All correspondence concerning the Plan should be directed to the Agent at P.O. Box 922, Wall Street Station, New York, New York 10269-0560. Certain transactions can be performed online at www.amstock.com or by calling the toll-free number (866) 668-6558.

 

20

 

 

 

Proxy Voting and Portfolio Holdings Information (unaudited)

 

The policies and procedures that the Fund uses to determine how to vote proxies relating to its portfolio securities are available:

 

 

without charge, upon request, by calling toll-free (866) 668-6558; and

 

 

on the website of the SEC, www.sec.gov.

 

Information regarding how the Fund voted proxies relating to portfolio securities during the most recent 12-month period ended June 30 is available without charge, upon request, by calling toll-free (866) 668-6558, and on the SEC’s website at www.sec.gov or on the Fund’s website at www.cornerstonestrategicvaluefund.com (See Form N-PX).

 

The Fund files a complete schedule of its portfolio holdings for the first and third quarters of its fiscal year with the SEC on Form N-Q. The Fund’s Form N-Q is available on the SEC’s website at www.sec.gov.

 

Summary of General Information (unaudited)

 

Cornerstone Strategic Value Fund, Inc. is a closed-end, diversified investment company whose shares trade on the NYSE American. Its investment objective is to seek long-term capital appreciation through investment in equity securities of U.S. and non-U.S. companies. The Fund is managed by Cornerstone Advisors, LLC.

 

Stockholder Information (unaudited)

 

The Fund is listed on the NYSE American (symbol “CLM”). The previous week’s net asset value per share, market price, and related premium or discount are available on the Fund’s website at www.cornerstonestrategicvaluefund.com.

 

Notice is hereby given in accordance with Section 23(c) of the Investment Company Act of 1940, as amended, that Cornerstone Strategic Value Fund, Inc. may from time to time purchase shares of its common stock in the open market.

 

This report, including the financial statements herein, is sent to the stockholders of the Fund for their information. The financial information included herein is taken from the records of the Fund without examination by the independent registered public accountants who do not express an opinion thereon. It is not a prospectus, circular or representation intended for use in the purchase or sale of shares of the Fund or of any securities mentioned in the report.

 

 

21

 

 

Cornerstone Strategic Value Fund, Inc.

 

 

 

Item 2.Code of Ethics.

 

Not applicable

 

Item 3.Audit Committee Financial Expert.

 

Not required

 

Item 4.Principal Accountant Fees and Services.

 

Not required

 

Item 5.Audit Committee of Listed Registrants.

 

Not applicable

 

Item 6.Schedule of Investments.

Recorded information
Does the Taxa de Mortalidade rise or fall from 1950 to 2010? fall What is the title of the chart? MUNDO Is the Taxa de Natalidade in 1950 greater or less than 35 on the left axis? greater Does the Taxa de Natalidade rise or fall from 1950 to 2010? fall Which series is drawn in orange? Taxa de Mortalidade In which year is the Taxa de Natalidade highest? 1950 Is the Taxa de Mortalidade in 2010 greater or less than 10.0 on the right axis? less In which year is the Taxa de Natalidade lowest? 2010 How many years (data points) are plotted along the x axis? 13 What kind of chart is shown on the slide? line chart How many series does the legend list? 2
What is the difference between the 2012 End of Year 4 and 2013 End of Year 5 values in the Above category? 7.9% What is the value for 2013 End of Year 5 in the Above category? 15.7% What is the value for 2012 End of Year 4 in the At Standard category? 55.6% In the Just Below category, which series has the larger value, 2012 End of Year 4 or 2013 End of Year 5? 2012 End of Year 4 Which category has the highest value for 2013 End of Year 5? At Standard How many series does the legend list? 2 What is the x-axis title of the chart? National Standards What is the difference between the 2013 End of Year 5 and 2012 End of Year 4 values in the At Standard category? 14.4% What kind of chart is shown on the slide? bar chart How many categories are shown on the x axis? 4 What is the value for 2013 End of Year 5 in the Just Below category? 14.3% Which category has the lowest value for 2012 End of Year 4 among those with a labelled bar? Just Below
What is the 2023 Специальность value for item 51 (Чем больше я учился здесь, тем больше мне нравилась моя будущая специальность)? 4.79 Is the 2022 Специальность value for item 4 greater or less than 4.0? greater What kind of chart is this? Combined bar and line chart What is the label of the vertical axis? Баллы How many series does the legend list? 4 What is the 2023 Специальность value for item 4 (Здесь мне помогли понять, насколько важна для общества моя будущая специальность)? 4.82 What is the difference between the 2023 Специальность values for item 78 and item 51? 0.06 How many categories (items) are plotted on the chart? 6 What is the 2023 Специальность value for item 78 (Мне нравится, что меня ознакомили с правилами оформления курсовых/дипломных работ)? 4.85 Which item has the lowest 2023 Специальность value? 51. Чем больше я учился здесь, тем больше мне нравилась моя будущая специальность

Written task
Extend the Cornerstone Strategic Value Fund report above, picking up right after its last line.

Response for this exercise
 

(a)Not applicable [schedule filed with Item 1]

 

(b)Not applicable

 

Item 7.Disclosure of Proxy Voting Policies and Procedures for Closed-End Management Investment Companies.

 

Not applicable

 

Item 8.Portfolio Managers of Closed-End Management Investment Companies.

 

(a)Not required

 

(b)There has not been a change in any of the Portfolio Managers identified in response to this Item in the registrant's most recent annual report on Form N-CSR.

 

Item 9.Purchases of Equity Securities by Closed-End Management Investment Company and Affiliated Purchasers.

 

None

 

Item 10.Submission of Matters to a Vote of Security Holders.

 

There have been no material changes to the procedures by which shareholders may recommend nominees to the registrant's board of directors that have been implemented after the registrant last provided disclosure in response to the requirements of Item 407(c)(2)(iv) of Regulation S-K (17 CFR 229.407) or this Item.

 

Item 11.Controls and Procedures.

 

(a) Based on their evaluation of the registrant's disclosure controls and procedures (as defined in Rule 30a-3(c) under the Investment Company Act of 1940) as of a date within 90 days of the filing date of this report, the registrant's principal executive officer and principal financial officer have concluded that such disclosure controls and procedures are reasonably designed and are operating effectively to ensure that material information relating to the registrant, including its consolidated subsidiaries, is made known to them by others within those entities, particularly during the period in which this report is being prepared, and that the information required in filings on Form N-CSR is recorded, processed, summarized, and reported on a timely basis.

 

(b) There were no changes in the registrant's internal control over financial reporting (as defined in Rule 30a-3(d) under the Investment Company Act of 1940) that occurred during the second fiscal quarter of the period covered by this report that have materially affected, or are reasonably likely to materially affect, the registrant's internal control over financial reporting.

 

 

 

Item 12.Disclosure of Securities Lending Activities for Closed-End Management Investment Companies.

 

The Registrant does not engage in securities lending activities.

 

Item 13.Exhibits.

 

File the exhibits listed below as part of this Form. Letter or number the exhibits in the sequence indicated.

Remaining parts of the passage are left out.